Extrait à lire:
▽
Extension du domaine de la surveillance

Bonjour, vous !

Merci de vous être abonné-e à cette infolettre. En voici donc la première édition et je vous assure que j'aurais préféré entamer cette diffusion par des sujets plus enthousiasmants. Malheureusement, l'actualité ne laisse pas beaucoup de place à la fantaisie en ce moment...

Je n'ai pas encore eu suffisamment de temps à consacrer au site. Le rythme est soutenu et j'essaie de déconnecter quand l'occasion se présente, même si ce n'est pas toujours simple... Un sentiment qu'il vous arrive peut-être de ressentir aussi.

Bref, pour cette première, je vais vous parler des ambitions contrariées du Conseil fédéral qui aurait bien aimé étendre ses prérogatives pour mieux surveiller nos communications. Reste à savoir s'il tiendra vraiment compte de ce signal.

Ah oui, les Suisses voteront cet automne normalement sur le projet d'identité électronique de la Confédération. Les référendaires ont récolté suffisamment de signatures, a indiqué ce mercredi la Chancellerie fédérale. J'aurai l'occasion d'aborder le sujet prochainement, parce qu'il y a plein d'aspects intéressants à examiner.

Du côté des recommandations, je vous invite à découvrir Les algorithmes contre la société de mon collègue français Hubert Guillaud. Son infolettre Dans les algorithmes mérite aussi le coup d'oeil.

Si comme moi, vous êtes amatrice ou amateur de jeux vidéo, je vous présente aussi Clair Obscur: Expedition 33. Je viens de le terminer (quand je vous parlais de déconnexion...) et c'est un véritable chef d'oeuvre. Bonne lecture !

L'éditorial

Le Conseil fédéral a réussi le tour de force improbable de s'aliéner entreprises, partis politiques et organisations de la société civile, qui tous font front pour les libertés numériques.
△
Enregistrements fournis:
▽
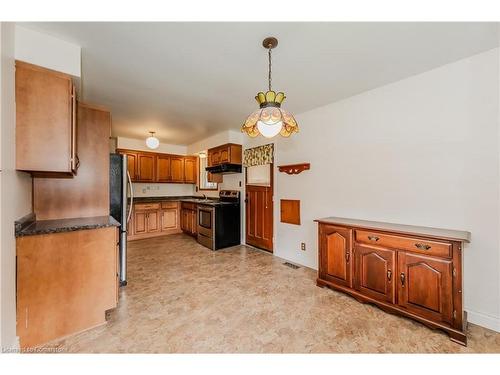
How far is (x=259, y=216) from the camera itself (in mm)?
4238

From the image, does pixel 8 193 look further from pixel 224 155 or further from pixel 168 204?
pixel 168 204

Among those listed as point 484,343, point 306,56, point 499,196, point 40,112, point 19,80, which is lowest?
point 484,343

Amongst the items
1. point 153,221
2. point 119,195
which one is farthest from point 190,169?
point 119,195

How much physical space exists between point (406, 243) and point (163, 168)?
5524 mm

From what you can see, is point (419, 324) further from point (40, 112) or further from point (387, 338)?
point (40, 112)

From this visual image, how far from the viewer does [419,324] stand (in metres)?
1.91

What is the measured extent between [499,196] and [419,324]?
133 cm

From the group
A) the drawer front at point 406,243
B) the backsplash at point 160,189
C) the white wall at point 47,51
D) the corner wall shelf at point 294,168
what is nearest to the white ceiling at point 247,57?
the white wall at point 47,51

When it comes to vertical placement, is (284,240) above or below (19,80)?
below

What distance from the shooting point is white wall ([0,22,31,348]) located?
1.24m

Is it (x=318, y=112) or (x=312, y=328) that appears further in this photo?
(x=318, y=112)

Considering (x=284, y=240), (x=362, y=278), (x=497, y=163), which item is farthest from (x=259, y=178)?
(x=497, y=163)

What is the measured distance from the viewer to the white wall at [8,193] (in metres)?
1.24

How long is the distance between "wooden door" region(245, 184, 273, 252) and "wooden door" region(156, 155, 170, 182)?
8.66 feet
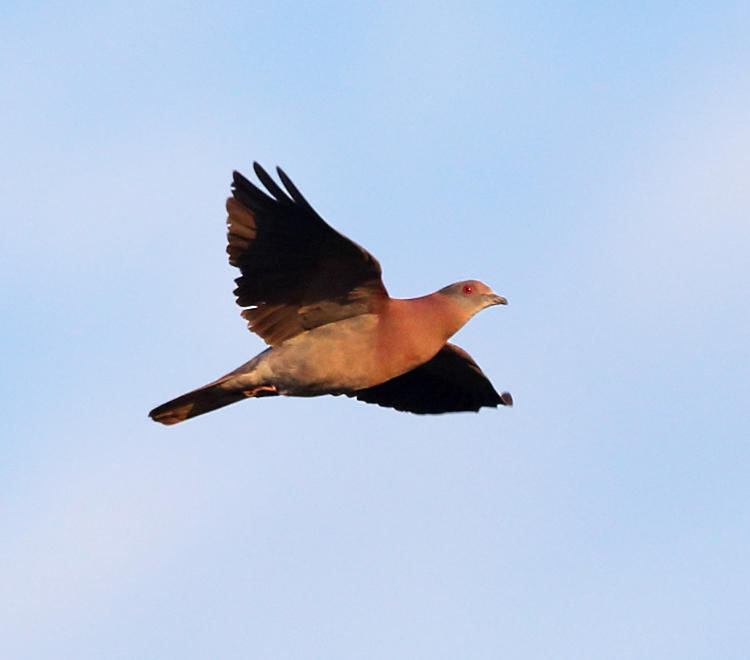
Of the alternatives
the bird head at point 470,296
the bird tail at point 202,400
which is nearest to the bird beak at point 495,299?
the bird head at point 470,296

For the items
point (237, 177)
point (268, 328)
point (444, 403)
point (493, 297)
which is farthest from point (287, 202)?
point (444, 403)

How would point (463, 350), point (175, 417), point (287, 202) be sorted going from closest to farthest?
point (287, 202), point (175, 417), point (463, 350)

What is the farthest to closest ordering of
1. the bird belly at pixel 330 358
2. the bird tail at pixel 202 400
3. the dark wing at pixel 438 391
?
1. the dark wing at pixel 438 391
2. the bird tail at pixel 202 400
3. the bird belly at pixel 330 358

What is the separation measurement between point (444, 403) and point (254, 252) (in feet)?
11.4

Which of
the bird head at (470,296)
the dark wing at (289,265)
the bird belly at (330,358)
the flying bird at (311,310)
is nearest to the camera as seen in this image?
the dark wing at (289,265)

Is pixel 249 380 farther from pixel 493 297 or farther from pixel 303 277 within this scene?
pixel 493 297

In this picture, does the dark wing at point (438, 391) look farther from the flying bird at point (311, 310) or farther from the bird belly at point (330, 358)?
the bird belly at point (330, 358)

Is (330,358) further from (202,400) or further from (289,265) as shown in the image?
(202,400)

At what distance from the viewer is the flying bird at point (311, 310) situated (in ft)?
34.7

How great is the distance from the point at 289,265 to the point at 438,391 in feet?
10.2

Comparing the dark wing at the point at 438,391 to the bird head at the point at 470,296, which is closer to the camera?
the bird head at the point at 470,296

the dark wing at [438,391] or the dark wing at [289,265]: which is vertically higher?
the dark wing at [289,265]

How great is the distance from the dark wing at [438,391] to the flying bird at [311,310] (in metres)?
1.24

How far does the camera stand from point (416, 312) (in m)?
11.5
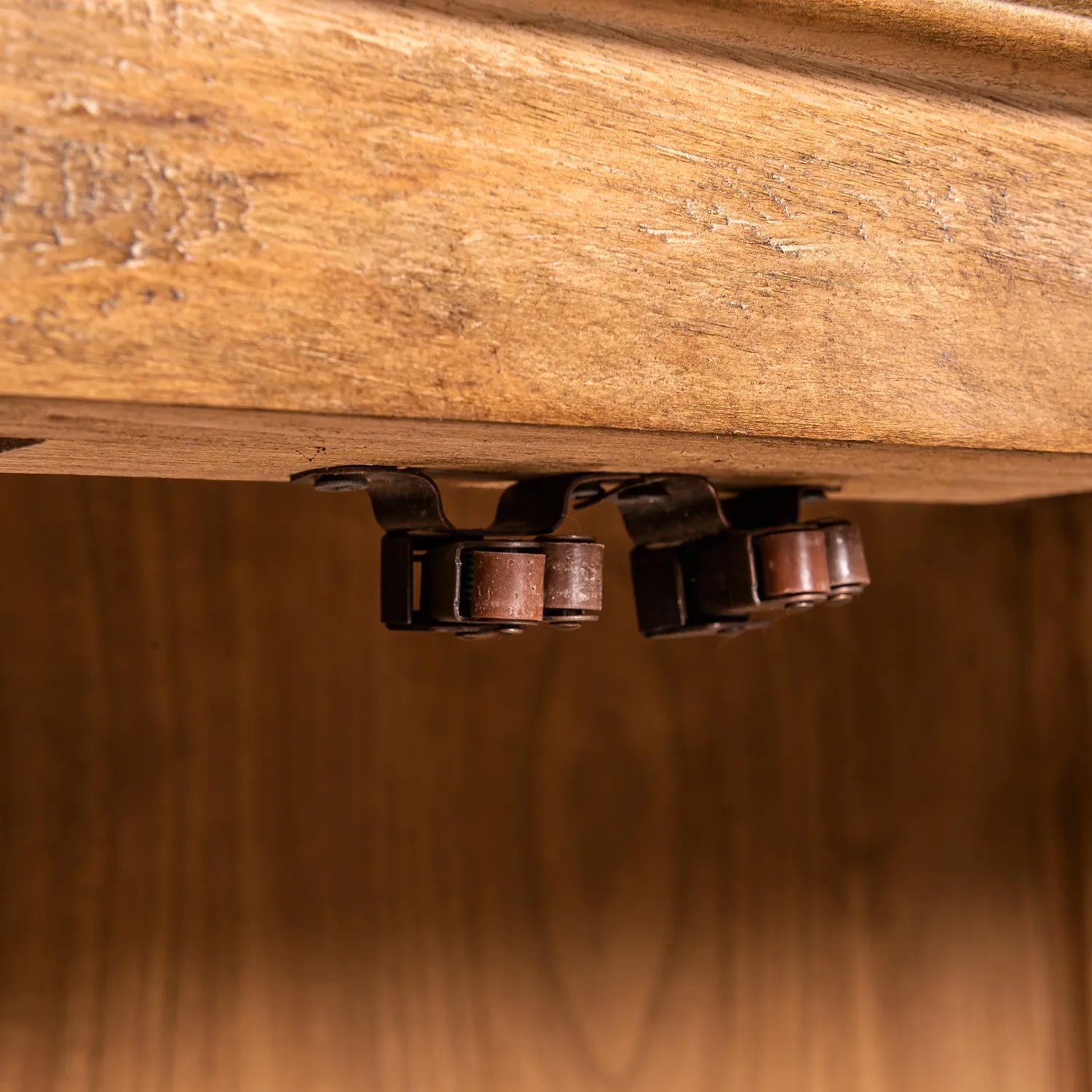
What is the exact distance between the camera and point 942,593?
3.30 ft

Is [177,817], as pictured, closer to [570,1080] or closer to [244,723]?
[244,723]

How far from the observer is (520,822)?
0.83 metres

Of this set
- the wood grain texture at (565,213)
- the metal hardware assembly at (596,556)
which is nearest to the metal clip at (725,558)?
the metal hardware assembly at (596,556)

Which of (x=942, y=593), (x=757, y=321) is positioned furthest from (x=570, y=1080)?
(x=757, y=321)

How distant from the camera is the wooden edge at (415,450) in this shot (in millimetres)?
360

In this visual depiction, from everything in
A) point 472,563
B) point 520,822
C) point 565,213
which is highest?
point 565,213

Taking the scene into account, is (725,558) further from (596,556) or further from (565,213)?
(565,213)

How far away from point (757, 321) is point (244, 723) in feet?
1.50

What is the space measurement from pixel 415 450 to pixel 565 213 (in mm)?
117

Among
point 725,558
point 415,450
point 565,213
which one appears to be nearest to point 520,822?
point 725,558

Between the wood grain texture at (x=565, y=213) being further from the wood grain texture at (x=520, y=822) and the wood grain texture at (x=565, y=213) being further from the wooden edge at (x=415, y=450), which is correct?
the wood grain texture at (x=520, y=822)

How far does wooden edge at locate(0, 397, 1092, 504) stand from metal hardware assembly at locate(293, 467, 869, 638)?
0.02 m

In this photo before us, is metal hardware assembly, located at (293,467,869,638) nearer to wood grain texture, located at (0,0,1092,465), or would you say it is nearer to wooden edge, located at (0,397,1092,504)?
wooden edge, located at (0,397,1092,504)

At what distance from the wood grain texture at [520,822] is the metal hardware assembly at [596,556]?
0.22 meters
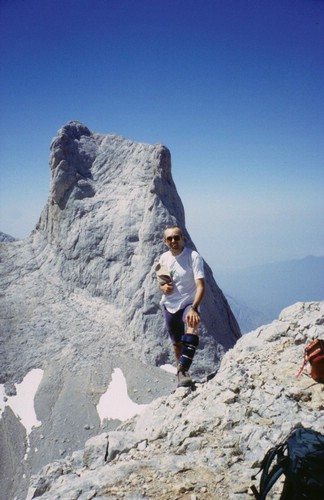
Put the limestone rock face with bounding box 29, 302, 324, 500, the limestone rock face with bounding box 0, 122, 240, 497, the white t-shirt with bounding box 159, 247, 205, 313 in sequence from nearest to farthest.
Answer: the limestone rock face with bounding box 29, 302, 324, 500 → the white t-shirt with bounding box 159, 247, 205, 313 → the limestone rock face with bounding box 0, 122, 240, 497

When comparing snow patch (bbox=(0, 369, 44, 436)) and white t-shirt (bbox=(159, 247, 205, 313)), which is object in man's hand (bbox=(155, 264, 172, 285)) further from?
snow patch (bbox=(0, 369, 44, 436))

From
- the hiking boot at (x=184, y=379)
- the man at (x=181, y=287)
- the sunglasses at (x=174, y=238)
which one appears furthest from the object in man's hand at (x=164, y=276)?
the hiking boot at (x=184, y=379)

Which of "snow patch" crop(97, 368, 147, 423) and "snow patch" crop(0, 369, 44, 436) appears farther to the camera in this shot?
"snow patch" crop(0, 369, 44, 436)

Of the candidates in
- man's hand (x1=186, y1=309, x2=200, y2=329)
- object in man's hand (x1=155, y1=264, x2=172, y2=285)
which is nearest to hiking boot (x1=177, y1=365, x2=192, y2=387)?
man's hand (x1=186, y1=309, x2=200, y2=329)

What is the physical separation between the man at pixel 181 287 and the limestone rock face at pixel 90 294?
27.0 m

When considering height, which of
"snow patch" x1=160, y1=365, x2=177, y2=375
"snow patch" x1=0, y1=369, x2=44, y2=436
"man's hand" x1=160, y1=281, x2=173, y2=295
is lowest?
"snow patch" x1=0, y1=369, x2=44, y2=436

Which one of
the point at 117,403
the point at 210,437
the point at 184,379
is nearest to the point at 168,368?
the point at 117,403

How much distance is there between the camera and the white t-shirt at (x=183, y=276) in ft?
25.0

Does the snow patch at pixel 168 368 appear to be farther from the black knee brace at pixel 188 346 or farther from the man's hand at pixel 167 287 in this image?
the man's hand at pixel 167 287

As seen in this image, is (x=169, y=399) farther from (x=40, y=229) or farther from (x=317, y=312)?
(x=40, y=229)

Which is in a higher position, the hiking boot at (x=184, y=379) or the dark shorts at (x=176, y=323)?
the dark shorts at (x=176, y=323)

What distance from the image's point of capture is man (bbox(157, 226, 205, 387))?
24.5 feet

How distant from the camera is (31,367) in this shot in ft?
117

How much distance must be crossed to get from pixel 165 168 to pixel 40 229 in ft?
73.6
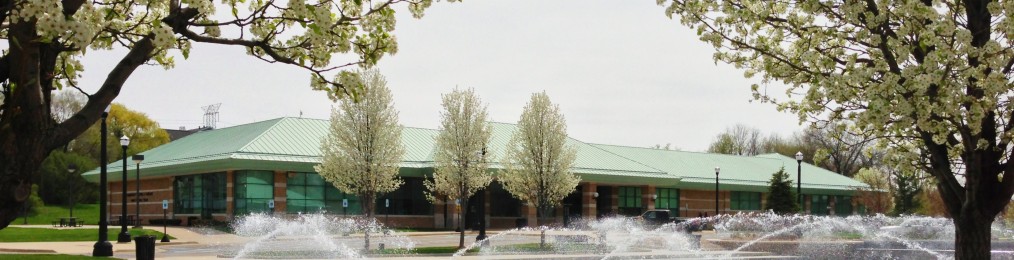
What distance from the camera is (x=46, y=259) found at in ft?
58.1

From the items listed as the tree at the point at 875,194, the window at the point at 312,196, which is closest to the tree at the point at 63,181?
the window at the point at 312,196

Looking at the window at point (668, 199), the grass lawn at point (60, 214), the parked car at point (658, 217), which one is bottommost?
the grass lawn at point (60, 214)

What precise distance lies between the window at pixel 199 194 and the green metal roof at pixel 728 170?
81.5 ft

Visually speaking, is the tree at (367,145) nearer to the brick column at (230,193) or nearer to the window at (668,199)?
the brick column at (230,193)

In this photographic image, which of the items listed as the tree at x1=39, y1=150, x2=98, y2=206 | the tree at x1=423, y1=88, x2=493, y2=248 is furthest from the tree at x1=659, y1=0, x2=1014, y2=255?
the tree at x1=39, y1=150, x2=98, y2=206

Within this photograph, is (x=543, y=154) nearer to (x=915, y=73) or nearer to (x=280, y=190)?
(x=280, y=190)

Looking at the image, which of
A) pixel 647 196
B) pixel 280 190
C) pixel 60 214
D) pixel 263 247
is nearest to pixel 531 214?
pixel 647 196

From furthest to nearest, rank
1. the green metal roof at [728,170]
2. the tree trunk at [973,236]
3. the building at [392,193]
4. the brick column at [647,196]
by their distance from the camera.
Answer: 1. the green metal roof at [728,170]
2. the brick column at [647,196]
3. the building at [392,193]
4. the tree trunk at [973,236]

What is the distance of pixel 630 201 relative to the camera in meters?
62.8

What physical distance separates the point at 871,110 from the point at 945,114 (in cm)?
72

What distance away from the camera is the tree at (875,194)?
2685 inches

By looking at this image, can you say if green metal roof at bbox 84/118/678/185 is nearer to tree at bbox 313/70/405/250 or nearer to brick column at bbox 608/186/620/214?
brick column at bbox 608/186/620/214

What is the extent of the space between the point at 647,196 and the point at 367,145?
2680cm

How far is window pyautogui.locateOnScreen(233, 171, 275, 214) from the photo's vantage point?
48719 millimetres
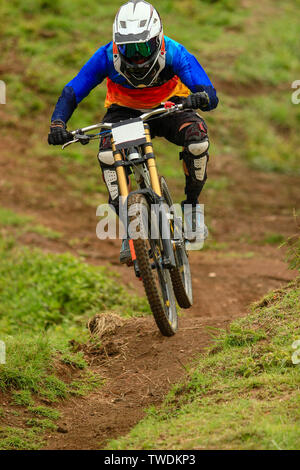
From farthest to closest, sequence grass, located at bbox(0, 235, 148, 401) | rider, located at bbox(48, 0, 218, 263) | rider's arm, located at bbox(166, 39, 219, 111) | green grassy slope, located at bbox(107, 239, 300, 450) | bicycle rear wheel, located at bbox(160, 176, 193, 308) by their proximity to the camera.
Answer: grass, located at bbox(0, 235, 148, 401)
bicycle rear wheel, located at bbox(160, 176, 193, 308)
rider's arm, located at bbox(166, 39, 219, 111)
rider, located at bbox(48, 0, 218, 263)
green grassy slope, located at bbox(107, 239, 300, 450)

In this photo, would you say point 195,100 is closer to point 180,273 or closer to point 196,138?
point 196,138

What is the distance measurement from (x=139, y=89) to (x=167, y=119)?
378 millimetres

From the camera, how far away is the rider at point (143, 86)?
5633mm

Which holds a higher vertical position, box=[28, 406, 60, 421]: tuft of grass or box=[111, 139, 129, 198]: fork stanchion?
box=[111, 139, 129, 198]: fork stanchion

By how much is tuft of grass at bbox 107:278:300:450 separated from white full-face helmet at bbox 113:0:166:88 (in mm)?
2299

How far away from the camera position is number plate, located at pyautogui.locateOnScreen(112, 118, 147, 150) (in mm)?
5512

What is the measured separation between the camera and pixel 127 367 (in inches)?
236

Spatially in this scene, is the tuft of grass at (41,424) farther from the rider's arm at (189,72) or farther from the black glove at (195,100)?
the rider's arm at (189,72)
△
La consigne: Transcrivez sans rien changer le passage de l'infolettre sur la surveillance, de « Extension du domaine » à « en ce moment... ».

Réponse à l'exercice:
Extension du domaine de la surveillance

Bonjour, vous !

Merci de vous être abonné-e à cette infolettre. En voici donc la première édition et je vous assure que j'aurais préféré entamer cette diffusion par des sujets plus enthousiasmants. Malheureusement, l'actualité ne laisse pas beaucoup de place à la fantaisie en ce moment...